By: Elorm Nutakor
Lupe Fiasco’s latest release, Tetsuo & Youth, has been on my mind lately. Other than Joey Bada$$’ new album, B4.DA.$$, I haven’t listened to another album all week.
The production and instrumentation on the album is some of the best I’ve heard on any Lupe Fiasco album to date. It makes me feel as if I’ve gone through each and every season of the year (except for spring) in a matter of 80 minutes. This feeling is pretty appropriate seeing as Tetsuo is separated by 4 interludes named after the seasons, beginning with “Summer” and ending with “Spring,” the last interlude on the album which isn’t followed by any subsequent tracks. Personally, I’m not too depressed about not getting to experience spring because as much as I like warm weather, apparently my sinuses do not.

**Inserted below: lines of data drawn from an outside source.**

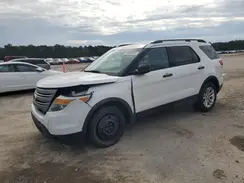 1FM5K7B80DGC03619 2019 FORD EXPLORER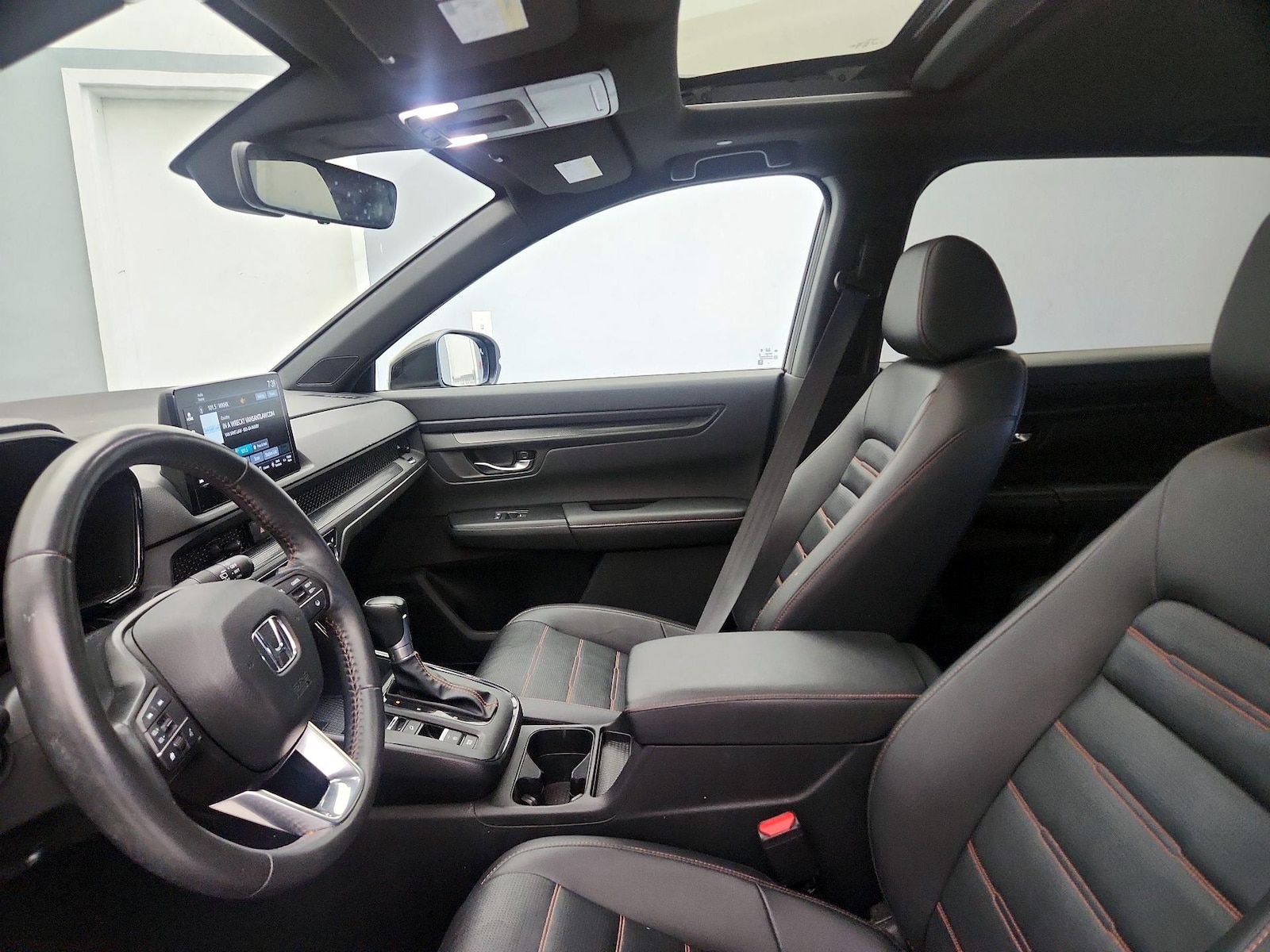 2024 Honda CR-V Sport-L - Photo 12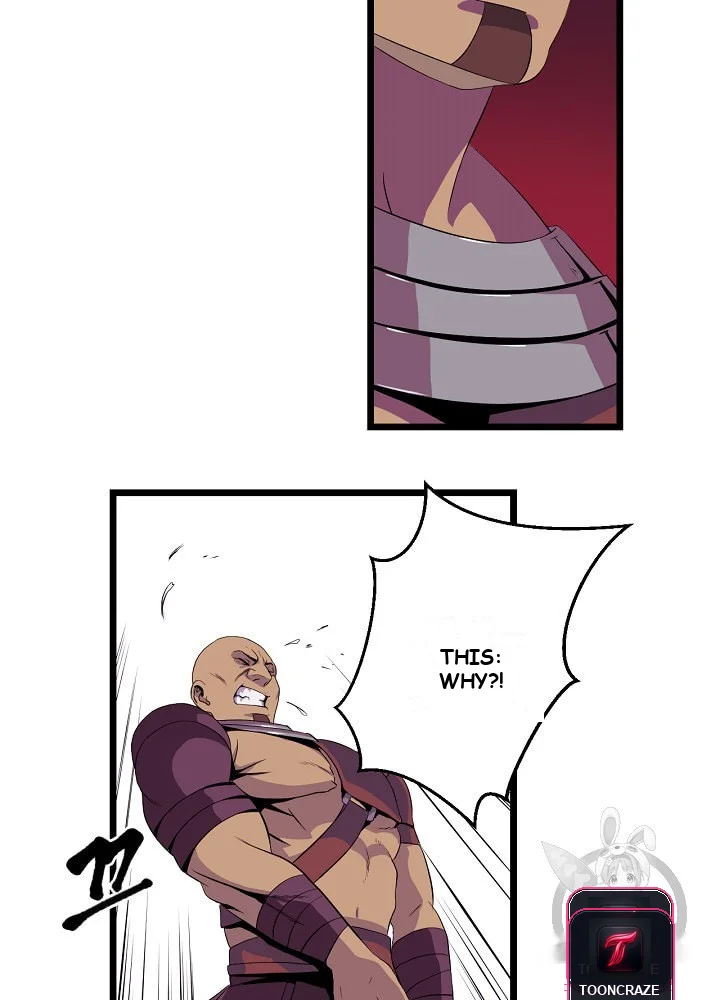 Kill The Hero Manhwa Chapter 5 - Page 22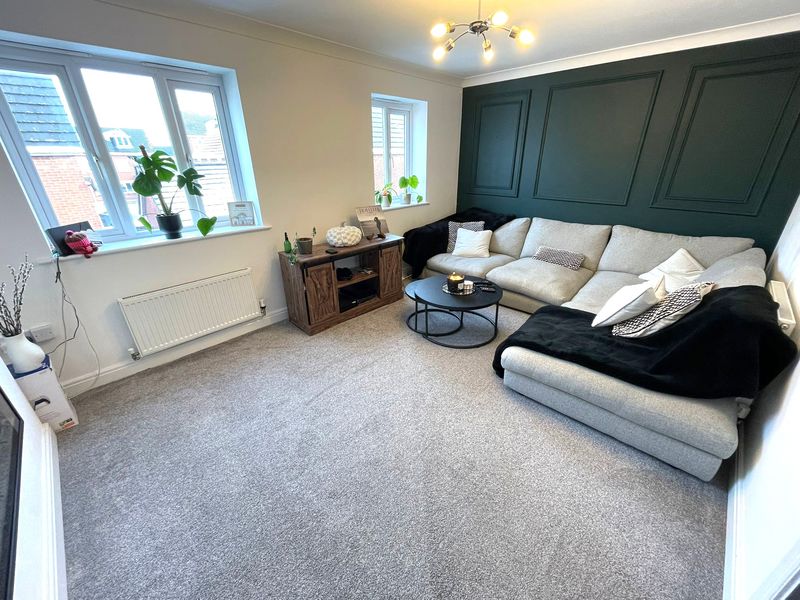 Rosswood Road Rossmore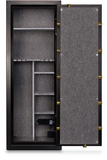 MBF5922E Mesa - Burglar and 1 Hour Fire Resistant Gun Safe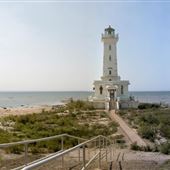 Point Abino Lighthouse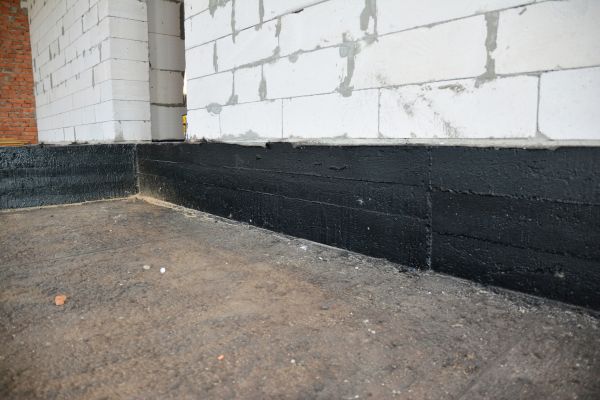 Basement Water Damage Service in West Bend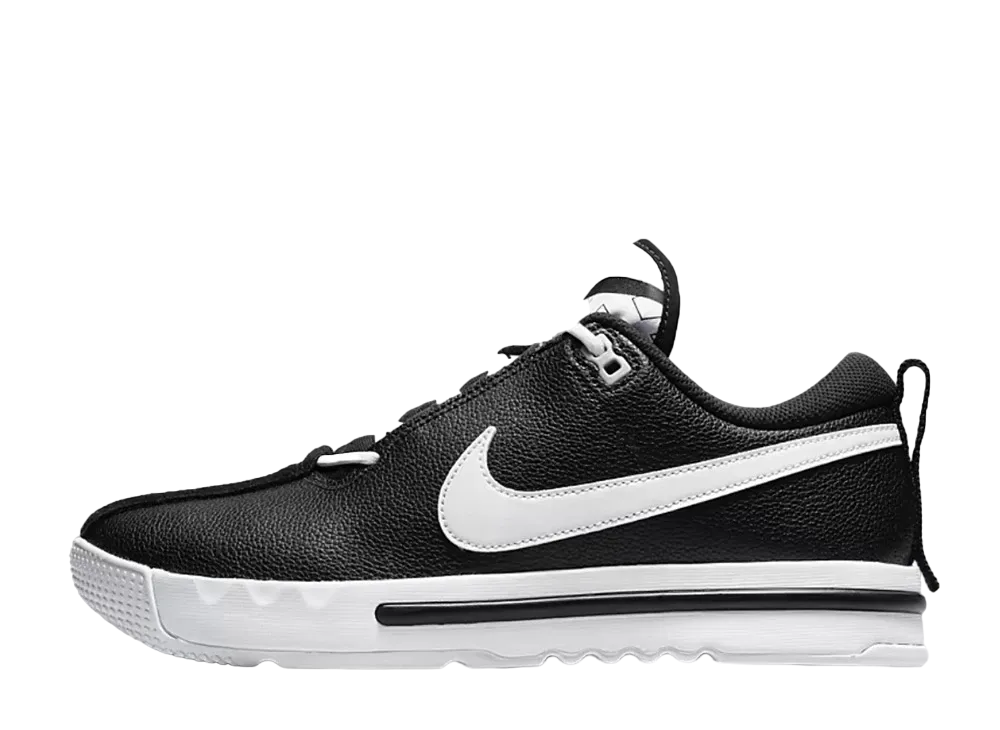 ナイキ エア セッシュ "ブラック/フリーングロー/トワイン/ホワイト"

The summer section is filled with warm songs, bright instrumentation, soulful samples and some light drums. Fall is a bit colder but still bearable. Winter, however, does not let up, but by Spring a sense of optimism ensues that enables you to move on from the brutality you just experienced.
After going through multiple listens of the album I realized that it may take me a lifetime to fully comprehend what Lupe says lyrically. The smartest man on earth probably couldn’t understand the lyrics in one listen (or two or three…). Tracing the lyrical aspect of the album is like walking into a class on the first day and realizing that your grade is screwed. Regardless, you work your ass off all semester trying to do well, but you know it just isn’t happening. Eventually finals come around and you have one last chance to save yourself, but that’s when the teacher drops everyone from the class with no penalty because he knows it’s hopeless; he’s actually known all along. But you feel incomplete not passing the class, so you take it again next semester, and the cycle continues.
This is what Tetsuo & Youth subjects me to every time I listen. The whole experience is like Spongebob’s plight to graduate boating school. I don’t even think my brain can function properly, but I just have to keep listening. It’s as if the “Spring” interlude has tricked me into thinking that my next listen will be the time I get it… or nah.